This blog is still alive, just in semi-hibernation. When I want to write something longer than a tweet about something other than math or sci-fi, here is where I'll write it.
Wednesday, January 28, 2009
Wednesday Math, Vol. 58: Third thoughts on math education
When I entered high school, I took a typing class in summer school before my freshman year. It was an elective class, and my dad thought it would be a good idea. I want to say it didn't help much, as I am a hunt and peck typist all these decades later, and the damn tunes the teacher played to have us type to a rhythm are still stuck in my head, as are many tunes from other sources. There's not much helping that.

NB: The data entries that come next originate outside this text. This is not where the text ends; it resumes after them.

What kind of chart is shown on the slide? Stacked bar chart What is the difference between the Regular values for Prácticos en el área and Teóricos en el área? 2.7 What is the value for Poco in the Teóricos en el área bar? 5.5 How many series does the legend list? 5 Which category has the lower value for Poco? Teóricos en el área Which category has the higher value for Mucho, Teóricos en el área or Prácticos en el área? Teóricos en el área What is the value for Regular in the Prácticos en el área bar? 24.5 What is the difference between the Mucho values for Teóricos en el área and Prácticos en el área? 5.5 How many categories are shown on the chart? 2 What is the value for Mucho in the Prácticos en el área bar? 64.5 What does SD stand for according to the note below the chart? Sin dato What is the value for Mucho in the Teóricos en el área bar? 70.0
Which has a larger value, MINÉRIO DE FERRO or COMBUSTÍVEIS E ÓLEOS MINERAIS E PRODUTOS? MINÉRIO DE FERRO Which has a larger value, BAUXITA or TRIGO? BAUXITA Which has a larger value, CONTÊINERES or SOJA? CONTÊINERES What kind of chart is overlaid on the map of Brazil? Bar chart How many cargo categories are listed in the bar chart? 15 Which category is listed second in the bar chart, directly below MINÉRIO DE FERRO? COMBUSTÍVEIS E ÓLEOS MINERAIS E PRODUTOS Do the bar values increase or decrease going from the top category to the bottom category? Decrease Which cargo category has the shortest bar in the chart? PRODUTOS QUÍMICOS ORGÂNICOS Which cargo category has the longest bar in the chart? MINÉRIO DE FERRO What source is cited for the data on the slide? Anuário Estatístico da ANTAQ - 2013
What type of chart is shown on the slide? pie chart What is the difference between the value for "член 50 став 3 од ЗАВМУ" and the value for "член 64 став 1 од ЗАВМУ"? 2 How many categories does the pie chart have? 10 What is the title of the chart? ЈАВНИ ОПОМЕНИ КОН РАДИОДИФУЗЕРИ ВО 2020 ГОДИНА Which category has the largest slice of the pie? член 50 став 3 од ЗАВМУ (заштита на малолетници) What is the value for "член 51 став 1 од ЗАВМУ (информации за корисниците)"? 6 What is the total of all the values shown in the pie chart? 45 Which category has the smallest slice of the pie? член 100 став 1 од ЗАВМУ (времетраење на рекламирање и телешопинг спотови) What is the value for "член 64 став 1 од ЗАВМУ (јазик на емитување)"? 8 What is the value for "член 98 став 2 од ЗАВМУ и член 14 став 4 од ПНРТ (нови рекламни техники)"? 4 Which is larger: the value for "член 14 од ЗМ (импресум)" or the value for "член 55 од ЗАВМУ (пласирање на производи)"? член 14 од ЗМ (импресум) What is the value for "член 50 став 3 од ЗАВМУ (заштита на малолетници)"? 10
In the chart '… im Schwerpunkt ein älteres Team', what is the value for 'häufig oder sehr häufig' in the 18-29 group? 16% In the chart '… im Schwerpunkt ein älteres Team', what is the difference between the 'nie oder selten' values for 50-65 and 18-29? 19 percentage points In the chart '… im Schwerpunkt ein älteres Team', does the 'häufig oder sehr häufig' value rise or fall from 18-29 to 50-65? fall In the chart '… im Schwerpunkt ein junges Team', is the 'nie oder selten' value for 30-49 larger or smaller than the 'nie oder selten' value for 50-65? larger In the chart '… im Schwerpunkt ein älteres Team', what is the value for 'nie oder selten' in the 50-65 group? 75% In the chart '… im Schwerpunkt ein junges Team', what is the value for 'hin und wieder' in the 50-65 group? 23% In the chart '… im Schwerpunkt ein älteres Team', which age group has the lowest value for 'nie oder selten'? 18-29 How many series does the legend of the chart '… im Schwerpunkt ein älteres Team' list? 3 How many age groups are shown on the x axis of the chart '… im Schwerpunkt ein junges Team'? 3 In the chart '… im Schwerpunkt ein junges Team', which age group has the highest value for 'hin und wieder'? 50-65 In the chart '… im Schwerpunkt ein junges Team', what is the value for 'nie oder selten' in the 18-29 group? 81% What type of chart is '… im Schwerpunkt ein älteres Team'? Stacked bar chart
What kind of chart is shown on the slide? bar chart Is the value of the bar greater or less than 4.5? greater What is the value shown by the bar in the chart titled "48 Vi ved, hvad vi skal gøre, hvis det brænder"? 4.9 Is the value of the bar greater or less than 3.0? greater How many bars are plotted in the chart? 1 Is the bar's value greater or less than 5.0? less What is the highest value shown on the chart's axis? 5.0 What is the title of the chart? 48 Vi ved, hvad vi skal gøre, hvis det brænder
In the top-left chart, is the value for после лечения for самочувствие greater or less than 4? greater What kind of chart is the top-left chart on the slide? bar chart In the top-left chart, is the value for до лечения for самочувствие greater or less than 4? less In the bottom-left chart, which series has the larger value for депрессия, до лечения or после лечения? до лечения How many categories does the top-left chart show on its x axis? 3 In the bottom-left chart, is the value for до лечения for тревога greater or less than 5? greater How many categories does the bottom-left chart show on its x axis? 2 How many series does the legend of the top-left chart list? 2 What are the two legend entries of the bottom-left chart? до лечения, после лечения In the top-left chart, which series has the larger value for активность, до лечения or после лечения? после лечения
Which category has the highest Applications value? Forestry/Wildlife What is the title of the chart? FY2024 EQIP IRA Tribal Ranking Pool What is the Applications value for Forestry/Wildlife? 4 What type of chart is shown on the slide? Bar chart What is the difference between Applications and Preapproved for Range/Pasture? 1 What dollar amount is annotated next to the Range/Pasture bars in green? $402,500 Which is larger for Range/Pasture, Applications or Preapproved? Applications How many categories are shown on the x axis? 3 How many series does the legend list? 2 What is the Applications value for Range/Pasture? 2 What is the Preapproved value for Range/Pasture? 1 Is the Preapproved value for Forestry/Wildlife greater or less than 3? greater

Still, the school provided a useful service in teaching a typing class back then, as it was a skill useful to many people regardless of whether they would go on to college or not. Sadly, the over-reliance on standardized tests in so many aspects of the educational means cutting back on "electives", which means any classes that aren't focused on topics that will be on the standardized tests.
Along similar lines in today's world, I would like to see high school students get training in spreadsheets. Googling "high school spreadsheets", I see I am not the first person with this good idea, but it looks like something only a few schools do, and I assume it is not a mandatory class. Reading some of the websites, there are teachers that dislike the fact that teaching spreadsheets means that you are actually teaching Excel, and they grumble about Microsoft. That's understandable, but nearly unavoidable. Others worry that some vocabulary is used in different ways in a math class than it is in a spreadsheet setting, and since the class will probably be handed to the math department by default, this could cause confusion. Again, unavoidable. The farther you get into math, the more words math appropriates and gives new and unfamiliar definitions, and likewise other fields do the same, so this confusion is par for the course.
Spreadsheets make many statistical calculations much simpler, and it's a good place to get hands on training in the idea of recursion, a mathematical concept that has been around for millenia but became much more important as computers grew more prevalent in society and more computationally powerful.
Like typing, spreadsheet use is a skill needed by those who will go on to college and those who won't. Nearly any office job can involve spreadsheet use in today's world, and high schools should give more thought about what they can offer students who do not plan to continue on to college as well as those who do plan more schooling.